CHEBOKSARY, May 7 (RAPSI) -Alexander Abnosov (Joshua Alexander Salotti), a Russian orphan adopted by American parents who made international headlines recently when he chose to return to his native country as a teenager amid allegations of parental mistreatment has been convicted of shoplifting and sentenced to 200 hours of punitive labor, a Cheboksary court told RIA Novosti Tuesday.
"The sentence came into force on April 23," the spokesperson said.
On March 10, Abnosov and his friend, Dmitry Prokopyev, attempted to steal three jars of coffee from a supermarket and were detained by the store security.
Prokopyev was given a six-month suspended sentence and one year of probation.
According to media reports, Abnosov fled the US family who adopted him five years ago when he was 13 years old and flew back to Russia.
He told Russian media that his US parents forced him to get a job when he was 15 and kept most of his pay, adding that his US mother nagged him repeatedly, struck him once, and that his adoptive parents kicked him out of the house last year, forcing him to live on the streets with a friend.

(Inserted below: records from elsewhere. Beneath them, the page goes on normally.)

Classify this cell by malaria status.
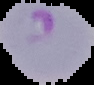

It is parasitized.

Summary:
  - Image size: 94×85 pixels
  - Image type: cell region segmented out of the field of view; surrounding area masked to black
  - Preparation: thin blood film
Assess this cell for malaria.
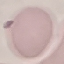
It is uninfected.

{
  "stain": "Giemsa",
  "capture": "smartphone camera at the microscope eyepiece",
  "preparation": "thin blood smear",
  "image_type": "cell patch, automatically extracted from a larger field of view and resized to 64 × 64 pixels"
}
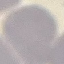
result: no malaria parasites seen
capture: smartphone through the microscope eyepiece
stain: Giemsa
image_type: cell patch, automatically extracted from a larger field of view and resized to 64 × 64 pixels
preparation: thin smear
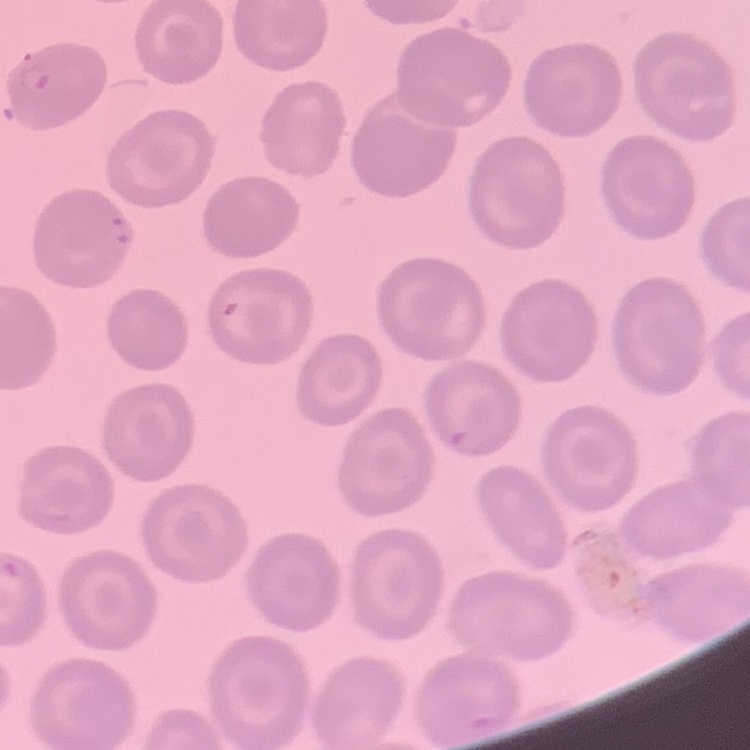

Summary:
  - Red blood cell morphology: no rouleaux formation
  - Preparation: thin blood film
  - Image type: one tile cut from a larger photomicrograph
  - Stain: Field's or Giemsa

Prior to his adoption, the boy lived in a local orphanage in Cheboksary in the Volga region of Chuvashia. He claims that he was taken to the United States against his will and that he did not want to leave his grandmother.
The young man moved in with her after his return.
The adoptive parents, Stephen and Jacqueline Salotti, said they were shocked and offended by the abuse accusations, AP reported. According to the adoptive father, the boys behavior changed dramatically after a trip to Russia.
Furthermore, he ran away after his parents forbade him to take alcohol and drugs.
In January, Moscow banned Americans from adopting Russian children as part of legislation passed shortly after Washington adopted the so-called Magnitsky Act, which introduced sanctions against officials suspected of human rights abuses.
A spokesman for Russian President Vladimir Putin said the Magnitsky Act had triggered the adoption ban, but Russian officials also cite the deaths of at least 20 Russian adoptees in the United States during the past two decades as a driving factor in Moscow's push for the ban.